The magnetic flux penetrates the body up to 5/6 centimeters; in deep joints such as the hip and knee, it is necessary to apply at least two electromagnets.
What is the minimum duration of treatment?
The treatment should be customized according to the disorder.
If the patient has suffered a fracture or suffers from osteoporosis you should apply the machine for at least one hour a day.
In the case of arthrosis and joint inflammation, the duration of treatment may be less, but a session of less than 30 minutes is useless.
What are the effects?
The machine acts on cells helping to regenerate bone tissue, improving blood circulation and reducing swelling. Magnetic therapy has scientific evidence in the stimulation and assimilation of calcium in the bones, which is vital for those who have suffered fractures.

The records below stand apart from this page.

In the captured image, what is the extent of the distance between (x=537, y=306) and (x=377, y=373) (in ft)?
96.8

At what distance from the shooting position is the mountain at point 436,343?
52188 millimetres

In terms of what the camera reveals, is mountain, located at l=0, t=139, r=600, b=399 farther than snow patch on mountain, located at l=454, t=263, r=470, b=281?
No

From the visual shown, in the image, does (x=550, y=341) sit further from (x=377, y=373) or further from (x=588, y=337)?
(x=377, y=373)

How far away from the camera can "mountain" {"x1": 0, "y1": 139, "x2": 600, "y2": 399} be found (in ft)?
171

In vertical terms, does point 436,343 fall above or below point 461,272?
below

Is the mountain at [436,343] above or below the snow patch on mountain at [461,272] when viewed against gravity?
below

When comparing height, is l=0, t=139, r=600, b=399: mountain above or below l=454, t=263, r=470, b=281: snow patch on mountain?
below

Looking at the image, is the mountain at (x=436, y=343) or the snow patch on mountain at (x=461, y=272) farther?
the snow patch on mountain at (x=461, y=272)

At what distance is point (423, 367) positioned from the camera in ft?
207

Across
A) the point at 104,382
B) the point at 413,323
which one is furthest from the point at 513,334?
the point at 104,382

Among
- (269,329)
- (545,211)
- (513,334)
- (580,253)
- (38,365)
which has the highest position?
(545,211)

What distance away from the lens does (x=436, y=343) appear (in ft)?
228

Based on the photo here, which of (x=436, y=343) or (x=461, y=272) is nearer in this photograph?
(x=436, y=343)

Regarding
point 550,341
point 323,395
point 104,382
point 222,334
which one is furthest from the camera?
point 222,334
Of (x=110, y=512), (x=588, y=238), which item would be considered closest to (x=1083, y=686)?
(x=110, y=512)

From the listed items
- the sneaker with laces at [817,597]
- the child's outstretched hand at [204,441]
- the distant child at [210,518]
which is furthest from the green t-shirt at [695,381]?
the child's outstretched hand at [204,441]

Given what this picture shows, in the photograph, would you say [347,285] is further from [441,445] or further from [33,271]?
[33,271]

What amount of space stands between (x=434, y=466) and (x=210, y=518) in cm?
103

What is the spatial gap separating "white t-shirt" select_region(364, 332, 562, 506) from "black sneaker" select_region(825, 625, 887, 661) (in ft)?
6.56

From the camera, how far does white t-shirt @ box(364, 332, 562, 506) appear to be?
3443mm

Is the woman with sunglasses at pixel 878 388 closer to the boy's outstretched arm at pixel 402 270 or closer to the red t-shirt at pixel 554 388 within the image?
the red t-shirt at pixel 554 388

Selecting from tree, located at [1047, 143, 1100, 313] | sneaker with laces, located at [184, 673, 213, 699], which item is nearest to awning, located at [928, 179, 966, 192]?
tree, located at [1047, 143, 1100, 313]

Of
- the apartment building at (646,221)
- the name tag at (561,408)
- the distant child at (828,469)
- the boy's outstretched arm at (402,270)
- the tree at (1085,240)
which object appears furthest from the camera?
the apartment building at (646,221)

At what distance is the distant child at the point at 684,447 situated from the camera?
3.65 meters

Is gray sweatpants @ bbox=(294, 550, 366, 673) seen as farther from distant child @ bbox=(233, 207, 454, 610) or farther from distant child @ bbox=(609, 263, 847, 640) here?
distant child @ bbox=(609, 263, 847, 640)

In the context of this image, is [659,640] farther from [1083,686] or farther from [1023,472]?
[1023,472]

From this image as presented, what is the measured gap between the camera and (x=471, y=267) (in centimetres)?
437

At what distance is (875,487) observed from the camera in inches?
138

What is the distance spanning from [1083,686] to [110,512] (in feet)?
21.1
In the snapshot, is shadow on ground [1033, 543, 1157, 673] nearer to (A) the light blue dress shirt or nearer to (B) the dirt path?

The indication of therapy is for recent fractures, delayed consolidation, osteoporosis, Sudeck’s disease, pseudarthrosis, inflammatory and degenerative arthropathy, back pain , metatarsalgia , heel spurs and is contraindicated in cases of people with macarpasso and during pregnancy .
What are the contraindications?
Magnetic therapy is contraindicated to:
- Persons with pacemakers or electronic equipment because there may be interference
- In the presence of neoplastic diseases because they accelerate development.
As a relative contraindication it may have vasodilatation effects and is not recommended in case of: hematological disorders, coronary disease or vascular epilepsy, some infectious diseases , mycosis, hyperthyroidism , endocrine syndromes, tuberculosis and pregnancy.